§ DOCUMENT PASSAGE:
- - -

Class of bacterial heat shock proteins

The heat shock proteins HslV and HslU (HslVU complex; also known as ClpQ and ClpY respectively, or ClpQY) are expressed in many bacteria such as E. coli in response to cell stress. The hslV protein is a protease and the hslU protein is an ATPase; the two form a symmetric assembly of four stacked rings, consisting of an hslV dodecamer bound to an hslU hexamer, with a central pore in which the protease and ATPase active sites reside. The hslV protein degrades unneeded or damaged proteins only when in complex with the hslU protein in the ATP-bound state. HslV is thought to resemble the hypothetical ancestor of the proteasome, a large protein complex specialized for regulated degradation of unneeded proteins in eukaryotes, many archaea, and a few bacteria. HslV bears high similarity to core subunits of proteasomes.

==Genetics==
Both proteins are encoded on the same operon within the bacterial genome. Unlike many eukaryotic proteasomes, which have several different peptide substrate specificities, hslV has a specificity similar to that of chymotrypsin; hence it is inhibited by proteasome inhibitors that specifically target the chymotrypsin site in eukaryotic proteasomes. Although the HslVU complex is stable on its own, some evidence suggests that the complex is formed in vivo in a substrate-induced manner due to a conformational change in the hslU-substrate complex that promotes hslV binding.

HslV and hslU genes have also been identified in some eukaryotes, although these also require the constitutively expressed proteasome for survival. These eukaryotic HslVU complexes assemble to apparently functional units, suggesting that these eukaryotes have both functional proteasomes and functional hslVU systems.

==Regulation==
The promoter region of the operon encoding HslU and HslV contains a stem-loop structure which is necessary for gene expression. This structure contributes to mRNA stability.

- - -

§ BRIEF 1: List every group of organisms in which the passage on the heat shock proteins HslV and HslU says proteasomes are found.
§ BRIEF 2:
Answer these questions from the passage on the heat shock proteins HslV and HslU:
(a) Which of the two proteins is the ATPase?
(b) Which enzyme's specificity is similar to that of hslV?
(c) What structure in the promoter region of the operon is necessary for gene expression?
§ BRIEF 3: Write a continuation of the passage on the heat shock proteins HslV and HslU, beginning after its final sentence.

§ RECORDED INFORMATION:
- - -

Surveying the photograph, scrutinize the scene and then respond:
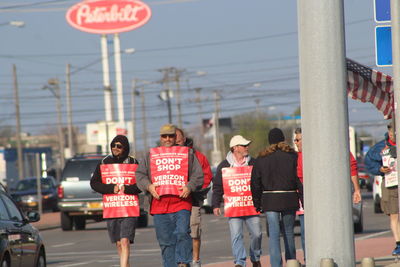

- - -

§ TASK OUTPUT 1:
- Eukaryotes
- Many archaea
- A few bacteria

§ TASK OUTPUT 2:
(a) The hslU protein.
(b) Chymotrypsin.
(c) A stem-loop structure.

§ TASK OUTPUT 3:
==Motifs in peptide unfolding==
A four-amino acid sequence motif - GYVG, glycine-tyrosine-valine-glycine - conserved in hslU ATPases and located on the inner surface of the assembled pore dramatically accelerates the degradation of some proteins, and is required for the degradation of others. However, these motifs are not necessary for the degradation of short peptides and play no direct role in hydrolysis, suggesting that their major role is in unfolding the native state structure of the substrate and transferring the resulting disordered polypeptide chain to the hslV subunits for degradation. These motifs also influence the assembly of the complex. Translocation is also facilitated by the C-terminal tails of the HslU subunits, which form a gate closing off the proteolytic active sites in the central pore until a substrate has been bound and unfolded.

==Mechanism==
The basic mechanism by which the hslVU complex undertakes proteolytic substrate degradation is essentially the same as that observed in the eukaryotic proteasome, catalyzed by Nactive-site threonine residues. Both are members of the T1 family. It is inhibited by enzyme inhibitors that covalently bind the threonine. Like the proteasome, hslU must bind ATP in a magnesium-dependent manner before substrate binding and unfolding can occur.